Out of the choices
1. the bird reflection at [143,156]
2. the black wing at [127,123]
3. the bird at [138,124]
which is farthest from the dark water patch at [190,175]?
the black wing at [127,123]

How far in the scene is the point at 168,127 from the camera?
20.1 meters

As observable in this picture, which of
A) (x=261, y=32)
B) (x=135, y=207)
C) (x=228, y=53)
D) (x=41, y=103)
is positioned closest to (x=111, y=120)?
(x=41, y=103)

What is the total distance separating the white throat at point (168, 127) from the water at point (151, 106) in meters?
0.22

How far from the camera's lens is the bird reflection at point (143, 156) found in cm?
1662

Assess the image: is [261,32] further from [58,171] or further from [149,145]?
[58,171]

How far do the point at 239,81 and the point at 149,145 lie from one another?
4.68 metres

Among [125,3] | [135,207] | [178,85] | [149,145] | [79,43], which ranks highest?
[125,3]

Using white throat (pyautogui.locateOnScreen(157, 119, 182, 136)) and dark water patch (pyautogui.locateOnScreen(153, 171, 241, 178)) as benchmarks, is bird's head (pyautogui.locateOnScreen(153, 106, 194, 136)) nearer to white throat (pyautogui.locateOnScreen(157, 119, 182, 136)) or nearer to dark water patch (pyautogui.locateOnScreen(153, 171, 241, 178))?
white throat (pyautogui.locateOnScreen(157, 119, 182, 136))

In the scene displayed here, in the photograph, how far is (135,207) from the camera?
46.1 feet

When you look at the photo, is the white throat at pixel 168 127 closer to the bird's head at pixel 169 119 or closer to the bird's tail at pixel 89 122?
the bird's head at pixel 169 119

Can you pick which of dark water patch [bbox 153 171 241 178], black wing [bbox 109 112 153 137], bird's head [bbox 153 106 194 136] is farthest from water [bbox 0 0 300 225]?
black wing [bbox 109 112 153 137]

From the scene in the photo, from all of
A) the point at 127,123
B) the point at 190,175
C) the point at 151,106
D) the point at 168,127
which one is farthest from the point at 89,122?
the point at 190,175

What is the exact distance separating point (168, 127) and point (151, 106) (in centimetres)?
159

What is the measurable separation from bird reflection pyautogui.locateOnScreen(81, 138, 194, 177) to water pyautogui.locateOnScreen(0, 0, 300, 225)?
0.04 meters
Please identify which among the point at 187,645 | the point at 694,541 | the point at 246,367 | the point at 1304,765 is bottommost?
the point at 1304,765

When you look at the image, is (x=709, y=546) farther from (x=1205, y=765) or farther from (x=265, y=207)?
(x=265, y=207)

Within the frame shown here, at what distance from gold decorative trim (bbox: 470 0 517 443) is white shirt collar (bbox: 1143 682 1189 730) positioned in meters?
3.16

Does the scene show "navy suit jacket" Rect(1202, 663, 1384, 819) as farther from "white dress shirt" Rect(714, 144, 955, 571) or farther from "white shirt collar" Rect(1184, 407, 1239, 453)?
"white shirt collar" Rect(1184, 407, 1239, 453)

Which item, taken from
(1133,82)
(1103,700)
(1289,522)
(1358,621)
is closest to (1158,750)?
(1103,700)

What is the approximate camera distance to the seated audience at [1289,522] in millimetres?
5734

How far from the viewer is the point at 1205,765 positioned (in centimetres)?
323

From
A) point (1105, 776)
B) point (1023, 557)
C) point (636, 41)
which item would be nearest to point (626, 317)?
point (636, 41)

** What is expected **
Set down every one of the lines above word for word, keeping their order, numbers, punctuation, and spacing unchanged.

** Answer for this exercise **
Out of the choices
1. the bird reflection at [143,156]
2. the black wing at [127,123]
3. the bird at [138,124]
which is farthest from the dark water patch at [190,175]?
the black wing at [127,123]

How far in the scene is the point at 168,127 from the camera?
20.1 meters

As observable in this picture, which of
A) (x=261, y=32)
B) (x=135, y=207)
C) (x=228, y=53)
D) (x=41, y=103)
is positioned closest to (x=111, y=120)?
(x=41, y=103)

What is the total distance separating the white throat at point (168, 127) from the water at point (151, 106) in meters?
0.22

How far from the camera's lens is the bird reflection at point (143, 156) found in cm?
1662

Assess the image: is [261,32] further from [58,171] or further from [149,145]?
[58,171]

How far do the point at 239,81 and the point at 149,145 lie from one another?
4.68 metres

Among [125,3] | [135,207] | [178,85] | [149,145] | [79,43], which ranks highest?
[125,3]

Using white throat (pyautogui.locateOnScreen(157, 119, 182, 136)) and dark water patch (pyautogui.locateOnScreen(153, 171, 241, 178)) as benchmarks, is bird's head (pyautogui.locateOnScreen(153, 106, 194, 136)) nearer to white throat (pyautogui.locateOnScreen(157, 119, 182, 136)) or nearer to dark water patch (pyautogui.locateOnScreen(153, 171, 241, 178))?
white throat (pyautogui.locateOnScreen(157, 119, 182, 136))

In the scene displayed here, in the photograph, how far is (135,207) from the camera?
46.1 feet

When you look at the photo, is the white throat at pixel 168 127 closer to the bird's head at pixel 169 119 or closer to the bird's tail at pixel 89 122?
the bird's head at pixel 169 119

Can you pick which of dark water patch [bbox 153 171 241 178], black wing [bbox 109 112 153 137], bird's head [bbox 153 106 194 136] is farthest from water [bbox 0 0 300 225]?
black wing [bbox 109 112 153 137]

From the scene in the photo, from all of
A) the point at 127,123
B) the point at 190,175
C) the point at 151,106
D) the point at 168,127
which one is farthest from the point at 89,122?
the point at 190,175

What is the exact distance separating point (168, 127) and point (151, 106) (in centimetres)?
159

What is the measurable separation from bird reflection pyautogui.locateOnScreen(81, 138, 194, 177) to water pyautogui.locateOnScreen(0, 0, 300, 225)?
0.04 meters
Please identify which among the point at 187,645 | the point at 694,541 | the point at 246,367 | the point at 1304,765 is bottommost?
the point at 1304,765

When you look at the image, is (x=709, y=546) farther from (x=1205, y=765) or farther from (x=265, y=207)?
(x=265, y=207)

Within the frame shown here, at what distance from gold decorative trim (bbox: 470 0 517 443) is white shirt collar (bbox: 1143 682 1189 730) positioned in meters?
3.16

Does the scene show "navy suit jacket" Rect(1202, 663, 1384, 819) as farther from "white dress shirt" Rect(714, 144, 955, 571) or farther from "white shirt collar" Rect(1184, 407, 1239, 453)?
"white shirt collar" Rect(1184, 407, 1239, 453)

Which item, taken from
(1133,82)
(1103,700)
(1289,522)
(1358,621)
is closest to (1158,750)?
(1103,700)

What is the approximate camera distance to the seated audience at [1289,522] in millimetres?
5734

How far from the viewer is the point at 1205,765 positioned (in centimetres)?
323

From
A) point (1105, 776)
B) point (1023, 557)
C) point (636, 41)
which item would be nearest to point (626, 317)?
point (636, 41)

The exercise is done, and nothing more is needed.